- [Текст]
Таким образом, всегда предопределено возвращение к истокам. Э. Гуссерль, пришедший в философию из математики и выступивший с проектом феноменологии как строгой науки о явлениях сознания, императивом которой выступало воздержание от высказываний о находящихся за горизонтом сознания вещах, неслучайно в поздний период творчества обратился к понятию жизненного мира - первичного слоя донаучных данностей, на чьем фундаменте формируется любая теоретическая установка, следовательно, и его собственная.

Вряд ли жизненный мир весь без остатка «упакован» в язык, однако без естественного языка его для нас нет. Каким способом упакован? П. Я. Чаадаев, ум с «медвежьей хваткой», как охарактеризовал его В. В. Бибихин, обронил ремарку, которой последний уделил повышенное внимание (см.: [3, с. 48-49, 59]): «Никто не может сказать, при помощи каких приемов народ создал свой язык. Но несомненно, что это не был ни один из тех приемов, к которым мы прибегаем при наших логических построениях. Сверх того, первобытный человеческий язык несомненно явился на свет разом, и это по той простой причине, что без слов нельзя мыслить. именно в этих поразительных явлениях таинственно заключены самые творческие приемы человеческого разума.» [4, с. 183-184].

Двести лет отделяют нас от Чаадаева, а проблема не снята. И все же в XX в. стартовало исследование языка в качестве гносеологической «машины» - подход, который современников Чаадаева шокировал бы, на что, не подразумевая русского мыслителя и маловероятно, что будучи осведомленным о его наследии, указывает Апель (см.: [2, с. 33]). Фило-софско-логический анализ языка науки перерос в аналитику языка естественного, а послевоенный языковой поворот вызвал из забвения риторику -уже как неориторику, теорию и практику коммуникативного сосуществования в новом мире4. Вследствие этого между ней и монологичной классической рациональностью наметился зазор, освещен-

ный и заполненный идеей Ю. М. Лотмана: «Риторика свойственна научному сознанию в такой же мере, как и художественному. В области научного сознания можно выделить две сферы. Первая - риторическая - область сближений, аналогий и моделирования. Это сфера выдвижения новых идей, установления неожиданных постулатов и гипотез, прежде казавшихся абсурдными. Вторая - логическая. Здесь выдвинутые гипотезы подвергаются проверке, разрабатываются вытекающие из них выводы, устраняются внутренние противоречия в доказательствах и рассуждениях. Творческое мышление как в области науки, так и в области искусства имеет аналоговую природу и строится на принципиально одинаковой основе - сближении объектов и понятий, вне риторической ситуации не поддающихся сближению. Из этого вытекает, что создание метари-торики превращается в общенаучную задачу, а сама метариторика может быть определена как теория творческого мышления» [5, с. 175-176].

- [Формулировки заданий]
(A) Кто из людей назван по имени в тексте о языке и риторике? Перечислите всех.
(B) Выведите дословно отрывок из текста о языке и риторике: начните со слов «Вряд ли жизненный» и остановитесь после слов «[4, с. 183-184].».
Записи здесь никакой роли не играют.

- [Записи]

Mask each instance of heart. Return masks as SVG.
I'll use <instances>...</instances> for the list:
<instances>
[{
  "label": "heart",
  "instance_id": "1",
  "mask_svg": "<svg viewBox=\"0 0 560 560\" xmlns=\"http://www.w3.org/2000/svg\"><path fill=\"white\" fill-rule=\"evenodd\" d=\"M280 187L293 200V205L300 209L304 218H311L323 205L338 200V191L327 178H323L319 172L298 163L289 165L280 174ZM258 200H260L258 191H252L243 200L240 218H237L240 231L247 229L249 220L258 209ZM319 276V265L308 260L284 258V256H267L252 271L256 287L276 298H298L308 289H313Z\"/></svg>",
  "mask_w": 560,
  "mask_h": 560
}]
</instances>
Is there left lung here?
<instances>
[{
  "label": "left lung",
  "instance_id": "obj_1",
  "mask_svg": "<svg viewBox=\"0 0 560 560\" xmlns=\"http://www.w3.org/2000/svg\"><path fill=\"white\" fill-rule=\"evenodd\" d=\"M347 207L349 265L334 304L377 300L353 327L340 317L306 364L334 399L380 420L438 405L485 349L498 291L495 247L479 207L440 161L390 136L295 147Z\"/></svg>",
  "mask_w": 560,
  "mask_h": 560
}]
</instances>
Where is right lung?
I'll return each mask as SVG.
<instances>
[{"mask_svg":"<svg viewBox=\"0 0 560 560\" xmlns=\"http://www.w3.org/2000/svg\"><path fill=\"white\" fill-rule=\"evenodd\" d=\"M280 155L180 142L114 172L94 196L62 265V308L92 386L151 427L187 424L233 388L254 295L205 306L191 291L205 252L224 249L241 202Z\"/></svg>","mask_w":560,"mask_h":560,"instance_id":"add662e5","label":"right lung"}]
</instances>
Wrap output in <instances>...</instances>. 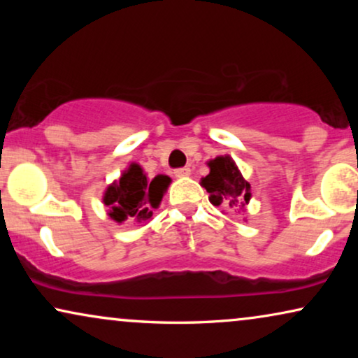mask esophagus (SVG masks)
<instances>
[{
  "instance_id": "1",
  "label": "esophagus",
  "mask_w": 358,
  "mask_h": 358,
  "mask_svg": "<svg viewBox=\"0 0 358 358\" xmlns=\"http://www.w3.org/2000/svg\"><path fill=\"white\" fill-rule=\"evenodd\" d=\"M174 176H176V178H187V176H190V168L176 169L174 171Z\"/></svg>"
}]
</instances>
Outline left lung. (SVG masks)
<instances>
[{
  "label": "left lung",
  "instance_id": "1",
  "mask_svg": "<svg viewBox=\"0 0 358 358\" xmlns=\"http://www.w3.org/2000/svg\"><path fill=\"white\" fill-rule=\"evenodd\" d=\"M210 173L202 178L200 185L210 194L208 200L215 207L238 208L244 212L251 200V184L243 178L241 171L229 155L207 161Z\"/></svg>",
  "mask_w": 358,
  "mask_h": 358
}]
</instances>
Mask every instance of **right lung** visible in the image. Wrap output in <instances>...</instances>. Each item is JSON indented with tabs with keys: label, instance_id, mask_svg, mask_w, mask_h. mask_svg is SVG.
<instances>
[{
	"label": "right lung",
	"instance_id": "1",
	"mask_svg": "<svg viewBox=\"0 0 358 358\" xmlns=\"http://www.w3.org/2000/svg\"><path fill=\"white\" fill-rule=\"evenodd\" d=\"M169 184V176L158 174L150 180L138 163H130L119 179L107 185L102 202L109 208L107 215L115 223L130 220L141 224L153 217V210L159 207Z\"/></svg>",
	"mask_w": 358,
	"mask_h": 358
}]
</instances>
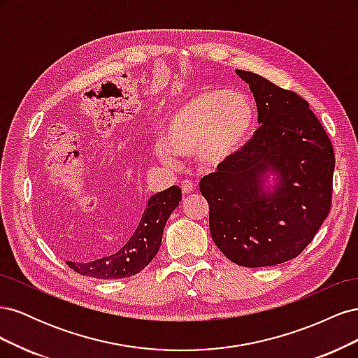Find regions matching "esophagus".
<instances>
[{
  "instance_id": "esophagus-1",
  "label": "esophagus",
  "mask_w": 358,
  "mask_h": 358,
  "mask_svg": "<svg viewBox=\"0 0 358 358\" xmlns=\"http://www.w3.org/2000/svg\"><path fill=\"white\" fill-rule=\"evenodd\" d=\"M180 188H182V192L183 194H191L194 191V183L188 179H183L180 182Z\"/></svg>"
}]
</instances>
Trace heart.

- [Полные решения]
(A) Э. Гуссерль, П. Я. Чаадаев, В. В. Бибихин, Апель, Ю. М. Лотман.

(B)
Вряд ли жизненный мир весь без остатка «упакован» в язык, однако без естественного языка его для нас нет. Каким способом упакован? П. Я. Чаадаев, ум с «медвежьей хваткой», как охарактеризовал его В. В. Бибихин, обронил ремарку, которой последний уделил повышенное внимание (см.: [3, с. 48-49, 59]): «Никто не может сказать, при помощи каких приемов народ создал свой язык. Но несомненно, что это не был ни один из тех приемов, к которым мы прибегаем при наших логических построениях. Сверх того, первобытный человеческий язык несомненно явился на свет разом, и это по той простой причине, что без слов нельзя мыслить. именно в этих поразительных явлениях таинственно заключены самые творческие приемы человеческого разума.» [4, с. 183-184].